(Passage shown Opens)
- Centuries:: 17th; 18th; 19th; 20th; 21st;
- Decades:: 1830s; 1840s; 1850s; 1860s; 1870s;
- See also:: List of years in Scotland Timeline of Scottish history 1853 in: The UK • Wales • Elsewhere

= 1853 in Scotland =

Events from the year 1853 in Scotland.

== Incumbents ==

=== Law officers ===
- Lord Advocate – James Moncreiff
- Solicitor General for Scotland – Charles Neaves; then Robert Handyside; then James Craufurd

=== Judiciary ===
- Lord President of the Court of Session and Lord Justice General – Lord Colonsay
- Lord Justice Clerk – Lord Glencorse

== Events ==
- 12 August – Licensing (Scotland) Act (known after its sponsor as the 'Forbes Mackenzie Act') regulates the supply of intoxicating beverages.
- 28 September – emigrant ship Annie Jane sinks in heavy seas off Vatersay, with the loss of 350 lives.
- Highland Clearances in Skye and Raasay.
- National Association for the Vindication of Scottish Rights formed.
- Second cholera pandemic again revives in Scotland.
- Time ball installed on Nelson Monument, Edinburgh.
- Corn exchange built in Dalkeith.
- John Hill Burton publishes his History of Scotland from the Revolution to the Extinction of the last Jacobite Insurrection.
- Grand Orange Lodge of Scotland is formally established.
(Passage shown Closes)
(Recorded data Opens)
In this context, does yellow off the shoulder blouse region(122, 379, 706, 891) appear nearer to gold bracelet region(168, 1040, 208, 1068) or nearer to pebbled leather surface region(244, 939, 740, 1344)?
(Recorded data Closes)
→ Tasks to carry out
1) Based on the page on 1853 in Scotland, state whether each statement agrees with it. Answer yes or no for each and quote the deciding words. (a) The Annie Jane sank off Vatersay with the loss of 350 lives. (b) The time ball was installed on the Nelson Monument in Dalkeith. (c) Lord Glencorse was Lord President of the Court of Session.
2) Continue the page on 1853 in Scotland after its final entry.

→ Replies
1)
(a) Yes: "emigrant ship Annie Jane sinks in heavy seas off Vatersay, with the loss of 350 lives."
(b) No: "Time ball installed on Nelson Monument, Edinburgh."
(c) No: "Lord Justice Clerk – Lord Glencorse"

2)
== Births ==
- 12 January – James MacLaren, architect in the "Arts and Crafts" style (died 1890)
- 4 March – Hector MacDonald, soldier (suicide 1903 in Paris)
- 31 March – Isaac Bayley Balfour, botanist (died 1922)
- 10 June – Alexander Watson Hutton, "father of football in Argentina" (died 1936 in Buenos Aires)
- 17 July – William Gunion Rutherford, classical scholar (died 1907 in England)

== Deaths ==
- 2 January – William Collins, publisher (born 1789)
- 30 July – John Struthers, poet (born 1776)
- 28 September – Adam Anderson, Lord Anderson, judge (born c.1797)
- 21 October – Robert Gordon, minister of religion and scientist (born 1786)

==The arts==
- Summer – John Everett Millais stays at Brig o' Turk in Glen Finglas with John Ruskin and his wife Effie to begin painting John Ruskin.
- Alexander Smith's 'A Life Drama' is published as Poems.